Rows of spatial question data
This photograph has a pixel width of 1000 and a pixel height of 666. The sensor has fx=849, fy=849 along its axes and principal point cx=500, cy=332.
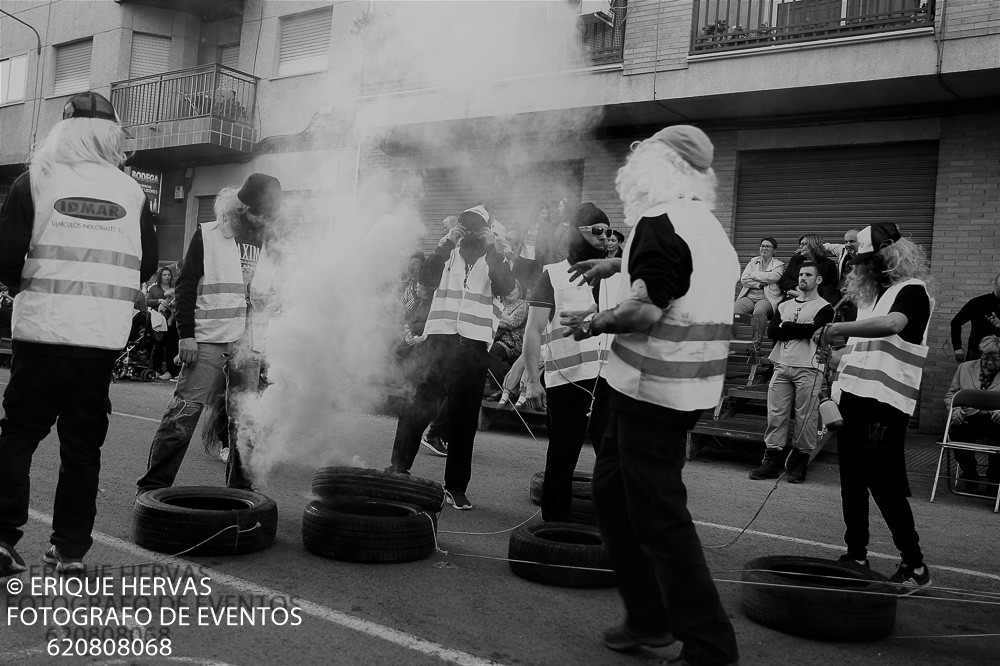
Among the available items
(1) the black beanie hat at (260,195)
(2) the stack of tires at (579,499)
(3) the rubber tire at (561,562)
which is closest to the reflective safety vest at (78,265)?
(1) the black beanie hat at (260,195)

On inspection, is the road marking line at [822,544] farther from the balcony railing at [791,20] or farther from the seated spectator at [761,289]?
the balcony railing at [791,20]

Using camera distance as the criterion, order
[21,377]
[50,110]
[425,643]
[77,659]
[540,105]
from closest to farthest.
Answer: [77,659] → [425,643] → [21,377] → [540,105] → [50,110]

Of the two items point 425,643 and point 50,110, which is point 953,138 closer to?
point 425,643

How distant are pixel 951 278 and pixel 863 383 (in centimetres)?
756

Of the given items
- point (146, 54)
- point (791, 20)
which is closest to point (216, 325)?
point (791, 20)

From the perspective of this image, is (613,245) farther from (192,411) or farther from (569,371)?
(192,411)

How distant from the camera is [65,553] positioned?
3746mm

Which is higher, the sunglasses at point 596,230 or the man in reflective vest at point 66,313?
the sunglasses at point 596,230

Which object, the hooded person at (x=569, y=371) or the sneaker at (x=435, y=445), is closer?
the hooded person at (x=569, y=371)

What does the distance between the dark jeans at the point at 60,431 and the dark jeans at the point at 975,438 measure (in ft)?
23.6

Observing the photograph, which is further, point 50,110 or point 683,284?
point 50,110

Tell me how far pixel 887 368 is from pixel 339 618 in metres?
3.11

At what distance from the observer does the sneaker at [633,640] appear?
3.30m

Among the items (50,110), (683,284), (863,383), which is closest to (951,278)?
(863,383)
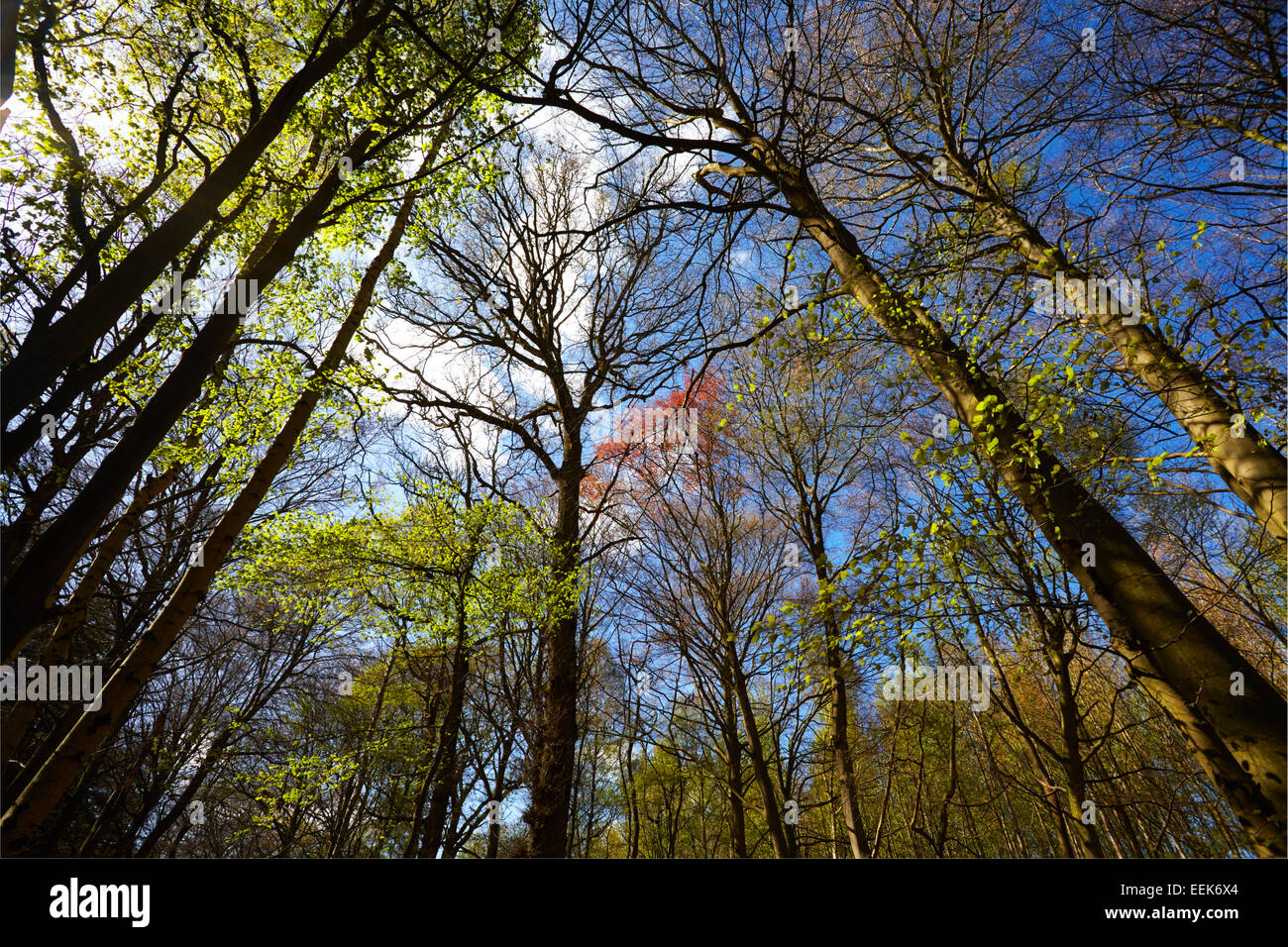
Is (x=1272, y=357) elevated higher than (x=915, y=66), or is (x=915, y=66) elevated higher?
(x=915, y=66)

(Task prompt): Retype every line of the rows above without any changes, and leave out the pictures.

(Finished task):
This photograph has a pixel width of 1000 and a pixel height of 666. The sensor has fx=849, fy=849 along its axes and principal point cx=500, cy=332.
Among the available items
(1) the black beanie hat at (260,195)
(2) the stack of tires at (579,499)
(3) the rubber tire at (561,562)
which is closest to the reflective safety vest at (78,265)?
(1) the black beanie hat at (260,195)

On inspection, is the road marking line at [822,544] farther from the balcony railing at [791,20] or farther from the seated spectator at [761,289]?
the balcony railing at [791,20]

Using camera distance as the criterion, order
[21,377]
[50,110]
[425,643]
[77,659]
[540,105]
from closest to farthest.
Answer: [77,659] → [425,643] → [21,377] → [540,105] → [50,110]

Of the two items point 425,643 and point 50,110, which is point 953,138 closer to?
point 425,643

How distant are pixel 951 278 and pixel 863 383 (in centimetres)?
756

Of the given items
- point (146, 54)
- point (791, 20)
which is closest to point (216, 325)?
point (791, 20)

From the perspective of this image, is (613,245) farther from (192,411) or farther from (569,371)?
(192,411)

How distant from the camera is [65,553] positioned?
3746mm

Which is higher, the sunglasses at point 596,230 or the man in reflective vest at point 66,313?
the sunglasses at point 596,230

Which object, the hooded person at (x=569, y=371) or the sneaker at (x=435, y=445), is closer?
the hooded person at (x=569, y=371)

What does the distance between the dark jeans at the point at 60,431 and the dark jeans at the point at 975,438 measure (in ft)?
23.6

Observing the photograph, which is further, point 50,110 or point 683,284?
point 50,110

Tell me how far pixel 887 368 is from pixel 339 618 in metres?
3.11

At what distance from the observer does the sneaker at [633,640] appear?
3.30m

Among the items (50,110), (683,284), (863,383), which is closest to (951,278)?
(863,383)
Is (x=1272, y=357) elevated higher than (x=915, y=66), or is (x=915, y=66) elevated higher?
(x=915, y=66)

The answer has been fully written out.